The select_* functions are used by the Cython selection machinery to ask various questions about the coordinates or geometry of data. select_fcoords ultimately gets called when someone asks for the coordinates of mesh elements. select_fwidth when someone asks for cell widths, etc.

Those concepts aren't terribly useful for unstrucutered mesh data, which might explain why those functions are stubs - they don't actually get called for unstructured mesh data.

The best person to ask about this stuff is probably either Andrew Myers (at LBL) or Matt Turk (at UIUC). Both don't have a ton of time to work on yt stuff anymore and may not necessarily see this thread for a little while.
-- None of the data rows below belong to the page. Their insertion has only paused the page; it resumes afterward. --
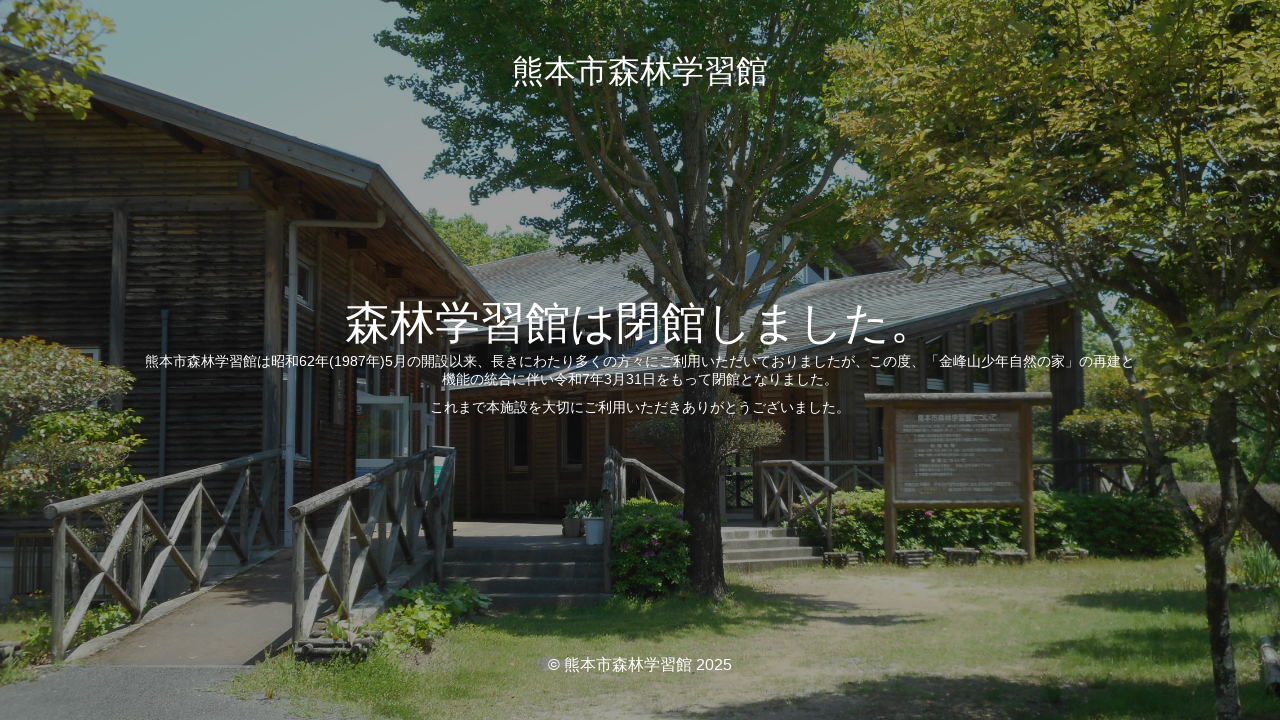

--- FILE ---
content_type: text/html; charset=UTF-8
request_url: https://shinrin-gakushu.net/news/523
body_size: 1569
content:
<!DOCTYPE html>
<html dir="ltr" lang="ja" prefix="og: https://ogp.me/ns#">
<head>
	<meta charset="UTF-8" />
	<title>森林学習館 閉館のお知らせ</title>		<meta name="viewport" content="width=device-width, maximum-scale=1, initial-scale=1, minimum-scale=1">
	<meta name="description" content="市民と森林とのふれあいの場"/>
	<meta http-equiv="X-UA-Compatible" content="" />
	<meta property="og:site_name" content="熊本市森林学習館 - 市民と森林とのふれあいの場"/>
	<meta property="og:title" content="森林学習館 閉館のお知らせ"/>
	<meta property="og:type" content="Maintenance"/>
	<meta property="og:url" content="https://shinrin-gakushu.net"/>
	<meta property="og:description" content="熊本市森林学習館は昭和62年(1987年)5月の開設以来、長きにわたり多くの方々にご利用いただいておりましたが、この度、「金峰山少年自然の家」の再建と機能の統合に伴い令和7年3月31日をもって閉館となりました。

これまで本施設を大切にご利用いただきありがとうございました。"/>
		<link rel="profile" href="http://gmpg.org/xfn/11" />
	<link rel="pingback" href="https://shinrin-gakushu.net/xmlrpc.php" />
	<link rel='stylesheet' id='mtnc-style-css' href='https://shinrin-gakushu.net/wp-content/plugins/maintenance/load/css/style.css?ver=1744337910' type='text/css' media='all' />
<link rel='stylesheet' id='mtnc-fonts-css' href='https://shinrin-gakushu.net/wp-content/plugins/maintenance/load/css/fonts.css?ver=1744337910' type='text/css' media='all' />
<style type="text/css">body {background-color: #111111}.preloader {background-color: #111111}body {font-family: Arial, Helvetica, sans-serif; }.site-title, .preloader i, .login-form, .login-form a.lost-pass, .btn-open-login-form, .site-content, .user-content-wrapper, .user-content, footer, .maintenance a{color: #ffffff;} a.close-user-content, #mailchimp-box form input[type="submit"], .login-form input#submit.button  {border-color:#ffffff} input[type="submit"]:hover{background-color:#ffffff} input:-webkit-autofill, input:-webkit-autofill:focus{-webkit-text-fill-color:#ffffff} body &gt; .login-form-container{background-color:#111111}.btn-open-login-form{background-color:#111111}input:-webkit-autofill, input:-webkit-autofill:focus{-webkit-box-shadow:0 0 0 50px #111111 inset}input[type='submit']:hover{color:#111111} #custom-subscribe #submit-subscribe:before{background-color:#111111} </style>    
    <!--[if IE]><script type="text/javascript" src="https://shinrin-gakushu.net/wp-content/plugins/maintenance/load/js/jquery.backstretch.min.js"></script><![endif]--><link rel="stylesheet" href="https://fonts.bunny.net/css?family=:Latin"></head>

<body class="maintenance ">

<div class="main-container">
	<div class="preloader"><i class="fi-widget" aria-hidden="true"></i></div>	<div id="wrapper">
		<div class="center logotype">
			<header>
				<div class="logo-box istext" rel="home"><h1 class="site-title">熊本市森林学習館</h1></div>			</header>
		</div>
		<div id="content" class="site-content">
			<div class="center">
                <h2 class="heading font-center" style="font-weight:normal;font-style:Latin">森林学習館は閉館しました。</h2><div class="description" style="font-weight:normal;font-style:Latin"><p>熊本市森林学習館は昭和62年(1987年)5月の開設以来、長きにわたり多くの方々にご利用いただいておりましたが、この度、「金峰山少年自然の家」の再建と機能の統合に伴い令和7年3月31日をもって閉館となりました。</p>
<p>これまで本施設を大切にご利用いただきありがとうございました。</p>
</div>			</div>
		</div>
	</div> <!-- end wrapper -->
	<footer>
		<div class="center">
			<div style="font-weight:normal;font-style:Latin">© 熊本市森林学習館 2025</div>		</div>
	</footer>
					<picture class="bg-img">
						<img class="skip-lazy" src="https://shinrin-gakushu.net/wp-content/uploads/2016/05/DSCN0800.jpg">
		</picture>
	</div>

<!--[if lte IE 10]>
<script type="text/javascript" src="https://shinrin-gakushu.net/wp-includes/js/jquery/jquery.min.js?ver=1" id="jquery_ie-js"></script>
<![endif]-->
<!--[if !IE]><!--><script type="text/javascript" src="https://shinrin-gakushu.net/wp-includes/js/jquery/jquery.min.js?ver=3.7.1" id="jquery-core-js"></script>
<script type="text/javascript" src="https://shinrin-gakushu.net/wp-includes/js/jquery/jquery-migrate.min.js?ver=3.4.1" id="jquery-migrate-js"></script>
<!--<![endif]--><script type="text/javascript" id="_frontend-js-extra">
/* <![CDATA[ */
var mtnc_front_options = {"body_bg":"https:\/\/shinrin-gakushu.net\/wp-content\/uploads\/2016\/05\/DSCN0800.jpg","gallery_array":[],"blur_intensity":"5","font_link":[":Latin"]};
/* ]]> */
</script>
<script type="text/javascript" src="https://shinrin-gakushu.net/wp-content/plugins/maintenance/load/js/jquery.frontend.js?ver=1744337910" id="_frontend-js"></script>

</body>
</html>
I would suggest testing using some of the Exodus II sample data, seeing how the Exodus II frontend works, and then making your frontend work similarly. If you see places where there should be refactorings then it might make sense to do that. Right now the Exodus II frontend is pretty much the only consumer of this machinery so there are probably places where things either need to be moved into or away from the base class.

On Wed, Jun 26, 2019 at 4:26 PM Ronan Hix <rhix@terpmail.umd.edu> wrote:
Hi all,

I spoke with some of the Chimera devs and as it turns out, the yin-yang ends up being written as a pair of grids which are both also logically cartesian, simplifying the task.
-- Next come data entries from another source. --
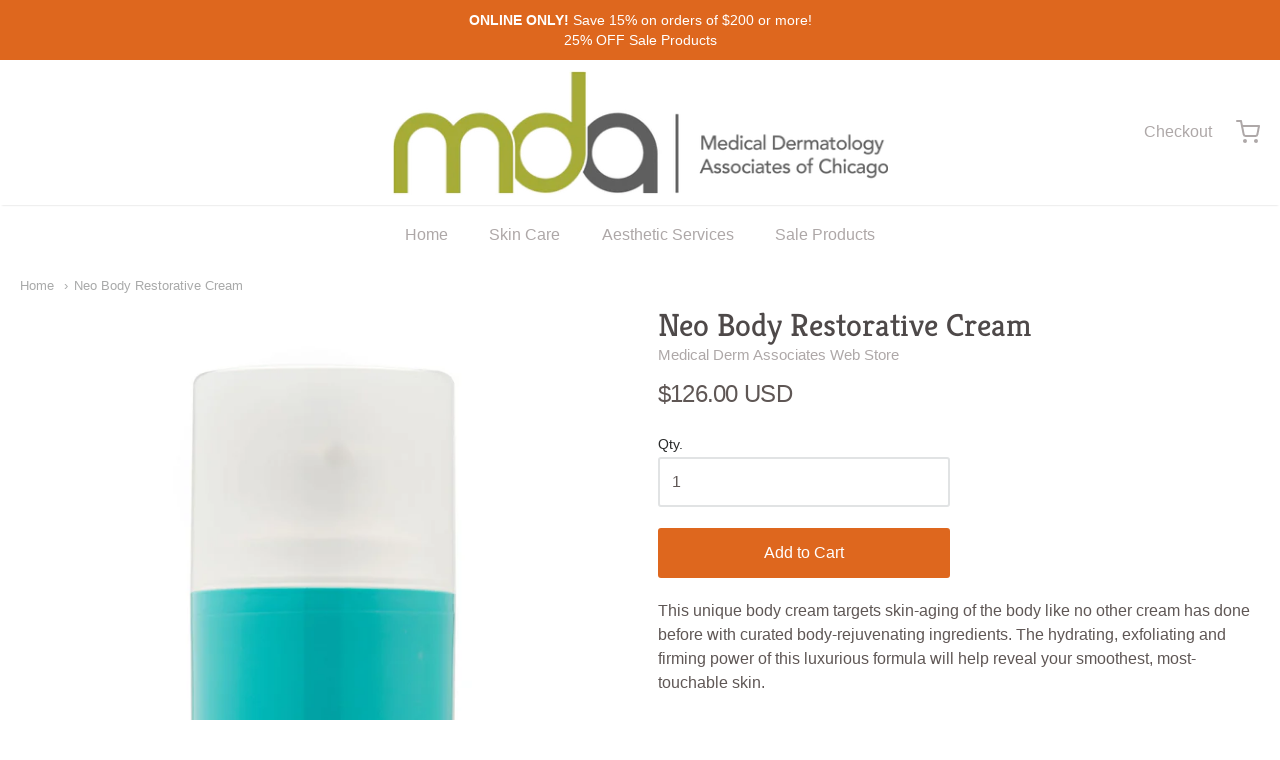

--- FILE ---
content_type: text/css
request_url: https://shop.dermchicago.com/cdn/shop/t/2/assets/theme-custom.css?v=149401581041329403681623588187
body_size: -538
content:
/*# sourceMappingURL=/cdn/shop/t/2/assets/theme-custom.css.map?v=149401581041329403681623588187 */


--- FILE ---
content_type: text/javascript
request_url: https://shop.dermchicago.com/cdn/shop/t/2/assets/theme-custom.js?v=2786494405936754481623588168
body_size: -612
content:
(function($){$(function(){})})(jQuery);
//# sourceMappingURL=/cdn/shop/t/2/assets/theme-custom.js.map?v=2786494405936754481623588168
Furthermore, I’ve been moving further through the Unstructured Mesh writing, and have reached the point where several functions only raise “NotImplementedErrors.” I take it that these functions within the base class must be superseded within in the ChimeraMesh class; however, I was wondering what each of these actually define, as their respective entries within the documentation are blank. They are “select_fwidth”,”select_icoords”,”select_ires”, and ”select_tcoords”.

Thanks
-Ronan Hix

On Jun 26, 2019, at 11:46 AM, Ronan Hix <rhix@terpmail.umd.edu> wrote:

Hey,

At the moment the objective is using yt with the C series of Chimera models, which are logically cartesian. Later runs use the yin-yang grid, but structuring the reader to use that date is a later endeavor.

-Ronan Hix

On Jun 26, 2019, at 11:25 AM, Michael Zingale <michael.zingale@stonybrook.edu> wrote:

Ronan, is it still logically Cartesian?  or is this with the yin yang mesh in Chimera?
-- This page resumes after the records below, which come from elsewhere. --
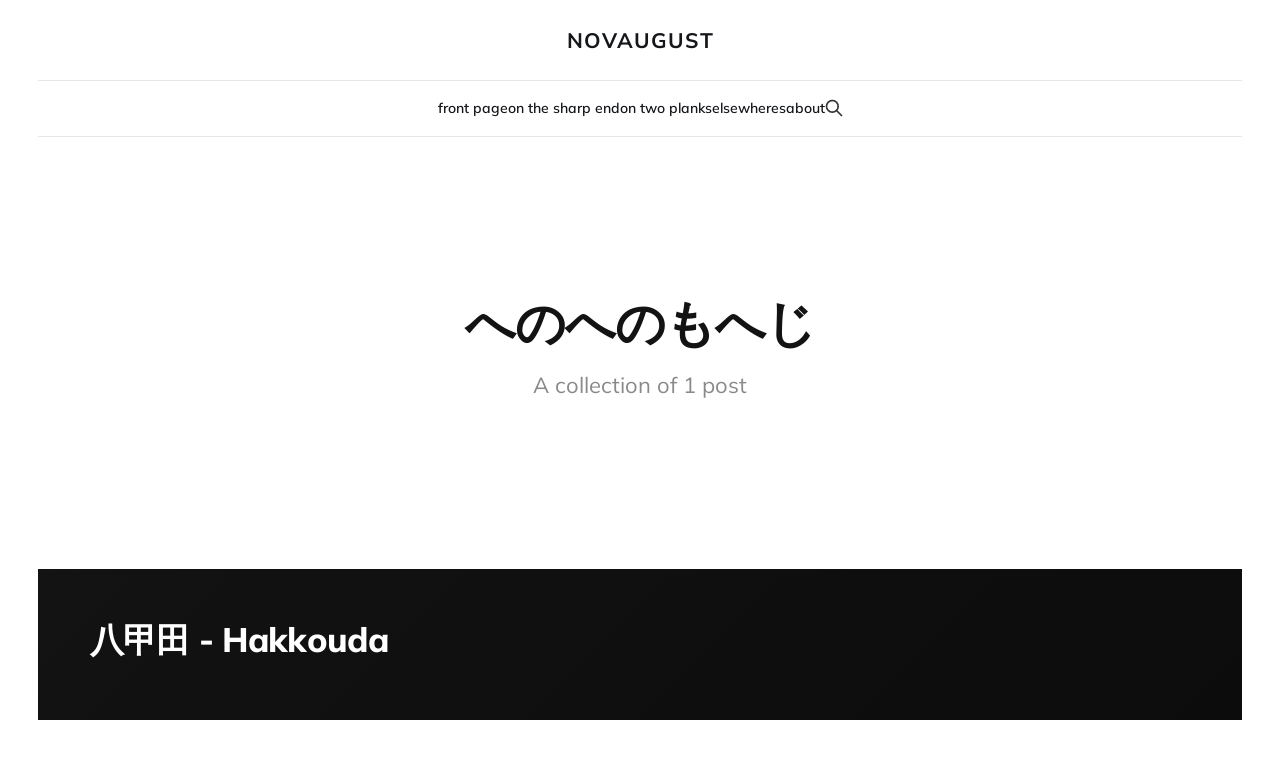

--- FILE ---
content_type: text/html; charset=utf-8
request_url: https://blog.novaugust.net/tag/e381b8e381aee381b8e381aee38282e381b8e38198/
body_size: 2023
content:
<!DOCTYPE html>
<html lang="en">
<head>

    <meta charset="utf-8" />
    <meta http-equiv="X-UA-Compatible" content="IE=edge" />

    <title>へのへのもへじ - novaugust</title>
    <meta name="HandheldFriendly" content="True" />
    <meta name="viewport" content="width=device-width, initial-scale=1.0" />

    <link rel="stylesheet" type="text/css" href="https://blog.novaugust.net/assets/built/screen.css?v=338aca40b9" />

    <link rel="canonical" href="https://blog.novaugust.net/tag/e381b8e381aee381b8e381aee38282e381b8e38198/">
    <meta name="referrer" content="no-referrer-when-downgrade">
    
    <meta property="og:site_name" content="novaugust">
    <meta property="og:type" content="website">
    <meta property="og:title" content="へのへのもへじ - novaugust">
    <meta property="og:description" content="climbing, skiing, and travel journal with no new content in years">
    <meta property="og:url" content="https://blog.novaugust.net/tag/e381b8e381aee381b8e381aee38282e381b8e38198/">
    <meta property="og:image" content="https://blog.novaugust.net/content/images/size/w1200/2018/12/DSC09465.jpg">
    <meta name="twitter:card" content="summary_large_image">
    <meta name="twitter:title" content="へのへのもへじ - novaugust">
    <meta name="twitter:description" content="climbing, skiing, and travel journal with no new content in years">
    <meta name="twitter:url" content="https://blog.novaugust.net/tag/e381b8e381aee381b8e381aee38282e381b8e38198/">
    <meta name="twitter:image" content="https://blog.novaugust.net/content/images/size/w1200/2018/12/DSC09465.jpg">
    <meta property="og:image:width" content="1200">
    <meta property="og:image:height" content="801">
    
    <script type="application/ld+json">
{
    "@context": "https://schema.org",
    "@type": "Series",
    "publisher": {
        "@type": "Organization",
        "name": "novaugust",
        "url": "https://blog.novaugust.net/",
        "logo": {
            "@type": "ImageObject",
            "url": "https://blog.novaugust.net/favicon.ico",
            "width": 48,
            "height": 48
        }
    },
    "url": "https://blog.novaugust.net/tag/e381b8e381aee381b8e381aee38282e381b8e38198/",
    "name": "へのへのもへじ",
    "mainEntityOfPage": "https://blog.novaugust.net/tag/e381b8e381aee381b8e381aee38282e381b8e38198/"
}
    </script>

    <meta name="generator" content="Ghost 6.12">
    <link rel="alternate" type="application/rss+xml" title="novaugust" href="https://blog.novaugust.net/rss/">
    
    <script defer src="https://cdn.jsdelivr.net/ghost/sodo-search@~1.8/umd/sodo-search.min.js" data-key="4208f18974a523f005c60fd983" data-styles="https://cdn.jsdelivr.net/ghost/sodo-search@~1.8/umd/main.css" data-sodo-search="https://novaugust.ghost.io/" data-locale="en" crossorigin="anonymous"></script>
    
    <link href="https://blog.novaugust.net/webmentions/receive/" rel="webmention">
    <script defer src="/public/cards.min.js?v=338aca40b9"></script><style>:root {--ghost-accent-color: #420036;}</style>
    <link rel="stylesheet" type="text/css" href="/public/cards.min.css?v=338aca40b9">
    <style>
    /* THEME CUSTOMIZATIONS */
    /* support old school markdown posts having wide images */
    p > img {
        max-width: 90vw;
        max-height: 99vh;
        margin: 1em;
        margin-left: calc(50% - 50vw);
        transform: translateX(calc(50vw - 50%));
    }
    /* more variation in tiles when featured */
    @media (min-width: 900px) {
        .post-card.featured {
            min-width: 60%;
        }
        .post-card {
            flex: 1 1 33%;
        }
        .post-card-large {
            flex: 1 1 100%;
        }
        .post-card-large.featured {
            height: 45vw;
        }
    }
</style>
<link rel="stylesheet" href="https://use.typekit.net/qqf4kqx.css">

</head>
<body class="tag-template tag-e381b8e381aee381b8e381aee38282e381b8e38198 is-head-stacked">
<div class="site-wrapper">

    <header id="gh-head" class="gh-head gh-outer">
        <div class="gh-head-inner gh-inner">
            <div class="gh-head-brand">
                <div class="gh-head-brand-wrapper">
                    <a class="gh-head-logo" href="https://blog.novaugust.net">
                            novaugust
                    </a>
                </div>
                <button class="gh-search gh-icon-btn" aria-label="Search this site" data-ghost-search><svg xmlns="http://www.w3.org/2000/svg" fill="none" viewBox="0 0 24 24" stroke="currentColor" stroke-width="2" width="20" height="20"><path stroke-linecap="round" stroke-linejoin="round" d="M21 21l-6-6m2-5a7 7 0 11-14 0 7 7 0 0114 0z"></path></svg></button>
                <button class="gh-burger"></button>
            </div>

            <nav class="gh-head-menu">
                <ul class="nav">
    <li class="nav-front-page"><a href="https://blog.novaugust.net/">front page</a></li>
    <li class="nav-on-the-sharp-end"><a href="https://blog.novaugust.net/tag/climbing/">on the sharp end</a></li>
    <li class="nav-on-two-planks"><a href="https://blog.novaugust.net/tag/skiing/">on two planks</a></li>
    <li class="nav-elsewheres"><a href="https://novaugust.net">elsewheres</a></li>
    <li class="nav-about"><a href="https://blog.novaugust.net/about/">about</a></li>
</ul>

                        <button class="gh-search gh-icon-btn" aria-label="Search this site" data-ghost-search><svg xmlns="http://www.w3.org/2000/svg" fill="none" viewBox="0 0 24 24" stroke="currentColor" stroke-width="2" width="20" height="20"><path stroke-linecap="round" stroke-linejoin="round" d="M21 21l-6-6m2-5a7 7 0 11-14 0 7 7 0 0114 0z"></path></svg></button>
            </nav>

            <div class="gh-head-actions">
            </div>
        </div>
    </header>

    <main id="site-main" class="site-main">
        
<header class="page-head">
    <h1 class="page-head-title">へのへのもへじ</h1>
    <p class="page-head-description">
            A collection of 1 post
    </p>
</header>

<div class="post-feed gh-feed">
        
<article class="post-card  post tag-adventures tag-aomori tag-backcountry tag-backcountry-skiing tag-backcountry-snowboarding tag-hakkouda tag-japanese tag-photo-journal tag-skiing tag-snow tag-snow-monsters tag-snow-wall tag-snowboarding tag-tohoku-journal tag-translation tag-e381b8e381aee381b8e381aee38282e381b8e38198 tag-e585abe794b2e794b0 tag-e6a8b9e6b0b7 tag-e99d92e6a3ae no-image">
    <a class="post-card-link" href="/e585abe794b2e794b0-hakkouda/">
        <div class="post-card-content">
            <h2 class="post-card-title">八甲田 - Hakkouda</h2>
        </div>
    </a>
</article>
</div>

    </main>

    <footer class="gh-foot no-menu gh-outer">
        <div class="gh-foot-inner gh-inner">
            <div class="gh-copyright">
                novaugust © 2026
            </div>
            <div class="gh-powered-by">
                <a href="https://ghost.org/" target="_blank" rel="noopener">Powered by Ghost</a>
            </div>
        </div>
    </footer>

</div>


<script src="https://blog.novaugust.net/assets/built/main.min.js?v=338aca40b9"></script>



</body>
</html>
On Wed, Jun 26, 2019 at 11:18 AM Ronan Hix <rhix@terpmail.umd.edu> wrote:
Hello all,

I’ve been in contact with Dr. ZuHone for the last few weeks about my efforts to create a new yt frontend for Chimera data, and he directed me here for further assistance.

Chimera is a unigrid dataset with spherical polar coordinates and a nonlinear r-axis scaling; as a result, it needs a custom mesh rather than the AMR grids or SemiStructured meshes present in some of the existing frontends. The Chimera datafiles all contain arrays which detail the edge positions of the gridblocks, so creating an array of grid-edge coordinates is fairly trivial. Theoretically, I would expect the transfer of this coordinate array into a yt mesh object would be fairly straightforward, but I don’t have enough familiarity with the functionality of the Unstructured Mesh class to do so without some guidance. I was hoping that someone here might be able to shed some light on what the contents of this class do and how it functions as a whole, such that I can create one for Chimera.